Serguei s’émerveille tout autant que nous de ce paysage glacé.
Les arrêts s’enchainent entre les pauses photos et les passages de faille. Aujourd’hui 80km pour atteindre notre prochaine cabane. Pendant quelques jours, nous allons vivre le quotidien des sibériens et vivre comme eux dans les cabanes isolées et éparpillées le long du lac. Ici, pas d’eau courante: l’eau il faut aller la chercher dans un trou, creusé dans le lac, on la fait chauffer dans des grandes casseroles sur le poêle, on s’en sert pour la cuisine, on la boit, on se lave avec …
Les toilettes, c’est la petite cabane au fond du terrain qui nous rappelle qu’il ne faut trop boire avant de se coucher si on ne veut pas se lever en pleine nuit par -30°C.
Pas de chauffage central, juste un poêle qui donne une douce chaleur tant que le feu est alimenté mais qui, dès qu’il s’arrête en pleine nuit, nous rappelle que nous sommes en Sibérie !!
Pas de salle de bains, on se lave dans les Banïas, véritable tradition russe: c’est un sauna avec réservoir d’eau froide du lac et un poêle à brique. Il suffit de jeter l’eau froide sur le poêle afin d’augmenter la température de la pièce qui peut s’élever de 65 °C à 120°C et ensuite, lorsqu’on a bien transpiré, on utilise l’eau glacée du lac pour se rincer (ou pour les moins courageux, on mélange dans une bassine l’eau froide avec l’eau chaude issue du four)
Peu de cabanes ont l’électricité, elles ont juste un générateur fonctionnant le soir et permettant de recharger les appareils électroniques
Pour passons la nuit chez notre guide, Serguei, et sa femme Natacha. Tous deux sont des scientifiques, responsables de la station météo, ils assurent des relevés réguliers pour mesurer la température du sol, de l’air vitesse et orientation du vent
4EME JOUR: BAIE ZAVOROTNAYA ET LA CABANE DE SYLVAIN TESSON
L’UAZ a besoin d’un petit coup de chalumeau pour démarrer
Nous repartons vers le Nord et faisons une halte auprès de pêcheurs, venus relever leurs filets posés la veille et dans lesquels des dizaines de poissons se retrouvent pris dans les mailles au petit matin. Des omouls mais aussi des poissons chat qui gèlent rapidement dès qu’ils sont sortis de l’eau. De minuscules crevettes sont également prises au piège, celles ci ne se mangent, ce sont les éboueurs du lac: elles éliminent tout ce qui pourrait polluer l'eau. Elle absorbent les algues et les bactéries, se nourrissent des poissons morts, des déchets.. Voilà un des secrets de la pureté remarquable de l'eau du Baïkal.
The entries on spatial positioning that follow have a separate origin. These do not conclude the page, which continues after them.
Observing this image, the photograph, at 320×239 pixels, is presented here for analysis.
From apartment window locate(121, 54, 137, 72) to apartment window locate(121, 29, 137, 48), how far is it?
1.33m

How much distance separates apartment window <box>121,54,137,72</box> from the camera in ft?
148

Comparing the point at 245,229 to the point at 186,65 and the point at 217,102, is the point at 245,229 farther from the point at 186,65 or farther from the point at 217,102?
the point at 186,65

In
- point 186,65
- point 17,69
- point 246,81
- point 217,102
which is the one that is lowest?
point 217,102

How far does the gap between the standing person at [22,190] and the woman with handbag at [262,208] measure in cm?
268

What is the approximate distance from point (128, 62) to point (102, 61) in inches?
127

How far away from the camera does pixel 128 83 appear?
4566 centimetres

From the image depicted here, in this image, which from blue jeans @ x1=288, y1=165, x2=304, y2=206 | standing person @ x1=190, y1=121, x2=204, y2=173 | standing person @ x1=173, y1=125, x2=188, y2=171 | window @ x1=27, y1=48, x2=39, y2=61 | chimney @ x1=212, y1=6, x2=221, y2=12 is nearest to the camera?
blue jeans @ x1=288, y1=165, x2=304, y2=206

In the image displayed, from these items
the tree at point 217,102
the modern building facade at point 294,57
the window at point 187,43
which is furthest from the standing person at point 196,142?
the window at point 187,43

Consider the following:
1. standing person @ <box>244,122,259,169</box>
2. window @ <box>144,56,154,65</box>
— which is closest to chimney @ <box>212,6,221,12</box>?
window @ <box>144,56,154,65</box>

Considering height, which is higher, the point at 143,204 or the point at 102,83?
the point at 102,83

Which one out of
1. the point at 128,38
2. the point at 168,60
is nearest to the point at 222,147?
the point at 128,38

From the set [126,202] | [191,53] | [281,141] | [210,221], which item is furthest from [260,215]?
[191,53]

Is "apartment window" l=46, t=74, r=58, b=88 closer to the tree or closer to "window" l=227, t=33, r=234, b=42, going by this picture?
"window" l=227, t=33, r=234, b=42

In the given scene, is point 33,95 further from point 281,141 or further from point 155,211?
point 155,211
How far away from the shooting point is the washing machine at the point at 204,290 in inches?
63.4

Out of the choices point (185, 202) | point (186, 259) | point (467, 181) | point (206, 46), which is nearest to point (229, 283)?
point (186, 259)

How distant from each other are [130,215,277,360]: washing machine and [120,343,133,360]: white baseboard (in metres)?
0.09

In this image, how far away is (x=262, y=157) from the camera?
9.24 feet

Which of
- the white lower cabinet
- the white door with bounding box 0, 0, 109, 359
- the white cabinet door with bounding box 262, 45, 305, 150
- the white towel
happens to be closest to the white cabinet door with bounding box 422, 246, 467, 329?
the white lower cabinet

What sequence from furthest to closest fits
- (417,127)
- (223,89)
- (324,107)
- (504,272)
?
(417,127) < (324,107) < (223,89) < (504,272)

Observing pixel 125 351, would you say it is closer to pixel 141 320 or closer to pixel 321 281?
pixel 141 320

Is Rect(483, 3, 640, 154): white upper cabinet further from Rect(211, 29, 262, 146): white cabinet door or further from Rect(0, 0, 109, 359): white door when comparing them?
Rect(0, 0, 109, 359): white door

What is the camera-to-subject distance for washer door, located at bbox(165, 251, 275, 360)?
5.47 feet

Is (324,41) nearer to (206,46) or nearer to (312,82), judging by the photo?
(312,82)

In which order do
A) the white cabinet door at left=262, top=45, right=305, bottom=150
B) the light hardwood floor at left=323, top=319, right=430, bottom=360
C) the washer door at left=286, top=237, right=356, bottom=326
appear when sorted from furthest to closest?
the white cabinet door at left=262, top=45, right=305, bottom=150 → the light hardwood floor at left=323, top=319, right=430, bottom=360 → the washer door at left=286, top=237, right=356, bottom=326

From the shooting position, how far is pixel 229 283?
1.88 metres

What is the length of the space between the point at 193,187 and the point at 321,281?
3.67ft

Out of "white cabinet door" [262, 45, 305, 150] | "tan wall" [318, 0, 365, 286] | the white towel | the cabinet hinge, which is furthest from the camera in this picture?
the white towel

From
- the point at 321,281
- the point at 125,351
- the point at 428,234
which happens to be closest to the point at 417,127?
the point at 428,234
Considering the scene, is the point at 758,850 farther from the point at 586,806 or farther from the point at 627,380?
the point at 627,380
L’omoul est le poisson endémique du lac et il est très apprécié pour sa chair ambrée et savoureuse. C’est l'une des principales ressources alimentaires pour les riverains du lac Baïkal. Sa consommation est appréciée dans toute la Russie, une partie de la production est même exportée vers les pays occidentaux . La pêche ne s’arrête pas en hiver. Il existe une technique d’installation ingénieuse de filets sous la glace mais depuis quelques années, l’espèce a diminué considérablement et la pêche commerciale est dorénavant interdite.
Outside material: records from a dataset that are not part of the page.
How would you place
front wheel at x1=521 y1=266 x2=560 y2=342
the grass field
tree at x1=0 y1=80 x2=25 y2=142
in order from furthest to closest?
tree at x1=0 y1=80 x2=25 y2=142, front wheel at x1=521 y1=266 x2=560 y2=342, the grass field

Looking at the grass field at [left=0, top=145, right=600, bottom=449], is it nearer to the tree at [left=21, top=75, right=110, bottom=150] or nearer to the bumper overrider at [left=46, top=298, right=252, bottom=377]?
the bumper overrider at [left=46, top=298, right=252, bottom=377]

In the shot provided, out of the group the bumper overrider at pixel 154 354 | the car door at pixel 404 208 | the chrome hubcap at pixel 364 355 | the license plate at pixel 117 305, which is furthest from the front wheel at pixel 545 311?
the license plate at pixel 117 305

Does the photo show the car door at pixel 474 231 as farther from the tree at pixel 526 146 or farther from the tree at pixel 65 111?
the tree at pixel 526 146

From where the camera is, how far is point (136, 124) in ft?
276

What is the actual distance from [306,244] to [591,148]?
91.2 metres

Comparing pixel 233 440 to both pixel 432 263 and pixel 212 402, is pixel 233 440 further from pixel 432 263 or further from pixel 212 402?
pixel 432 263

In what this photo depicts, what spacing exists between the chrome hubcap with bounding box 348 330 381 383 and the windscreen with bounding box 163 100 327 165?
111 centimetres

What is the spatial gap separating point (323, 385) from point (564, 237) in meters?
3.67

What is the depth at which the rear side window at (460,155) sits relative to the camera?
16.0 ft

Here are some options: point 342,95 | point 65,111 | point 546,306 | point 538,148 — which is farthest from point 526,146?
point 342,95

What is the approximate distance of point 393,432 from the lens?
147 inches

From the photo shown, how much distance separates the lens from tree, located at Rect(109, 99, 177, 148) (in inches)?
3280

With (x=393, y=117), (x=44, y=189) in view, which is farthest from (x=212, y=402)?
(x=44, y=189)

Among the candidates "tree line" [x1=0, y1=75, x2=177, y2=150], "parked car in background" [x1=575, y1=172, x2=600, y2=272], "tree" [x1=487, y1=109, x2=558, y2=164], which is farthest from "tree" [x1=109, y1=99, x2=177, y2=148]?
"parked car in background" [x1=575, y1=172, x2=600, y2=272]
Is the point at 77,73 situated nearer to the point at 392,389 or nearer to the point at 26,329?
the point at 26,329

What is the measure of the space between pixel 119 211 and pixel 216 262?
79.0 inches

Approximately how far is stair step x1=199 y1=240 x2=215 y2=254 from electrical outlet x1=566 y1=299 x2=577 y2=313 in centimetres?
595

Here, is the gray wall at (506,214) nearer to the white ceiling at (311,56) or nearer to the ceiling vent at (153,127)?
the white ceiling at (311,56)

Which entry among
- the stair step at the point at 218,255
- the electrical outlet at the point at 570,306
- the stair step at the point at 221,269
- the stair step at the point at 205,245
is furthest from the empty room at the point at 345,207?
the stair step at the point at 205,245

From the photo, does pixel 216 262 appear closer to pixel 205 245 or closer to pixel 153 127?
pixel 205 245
Nous continuons à longer la cote Ouest du lac en direction du Nord, de nombreuses failles nous obligent à faire des détours. Parfois, après avoir testé la glace avec un pique, les chauffeurs décident malgré tout de la passer sans la contourner mais nous demandent, par sécurité, de descendre du camion et de passer la faille à pied. Ils semblent moins inquiets que nous, mais c’est quand même stressant d’autant plus quand le lac gronde, bouge sous nos pieds et que l’eau affleure à la surface . L’art du capitaine de glace consiste à savoir lire la glace. En fonction de sa couleur, de la position des banquises, de la direction des fentes et au moyen de centaines d'autres signes, les chauffeurs expérimentés décident où passer par dessus la faille..
Plus loin, seulement accessible par le lac, la cabane de 9m2 ou l’écrivain Sylvain Tesson a passé 6 mois à écrire son célèbre roman “Dans les forêts de Sibérie” Sa doctrine: la recette du bonheur: une fenêtre sur le Baïkal,une table devant la fenêtre.
Une interview de l’auteur sur son expérience https://www.unmondedaventures.fr/sylvain-tesson-6-mois-de-cabane-au-baikal/
Nous passons la nuit dans une ancienne zone d’extraction de pierres semi précieuses, complètement abandonnée et occupée par quelques personnes qui gardent le site.
5EME JOUR/ RESERVE MONAKOVO
De drôles de rencontres sur le lac comme cette vieille moto abandonnée par son propriétaire au milieu de nulle part, les rives sont à plusieurs dizaines de kilomètres, comment est il rentré?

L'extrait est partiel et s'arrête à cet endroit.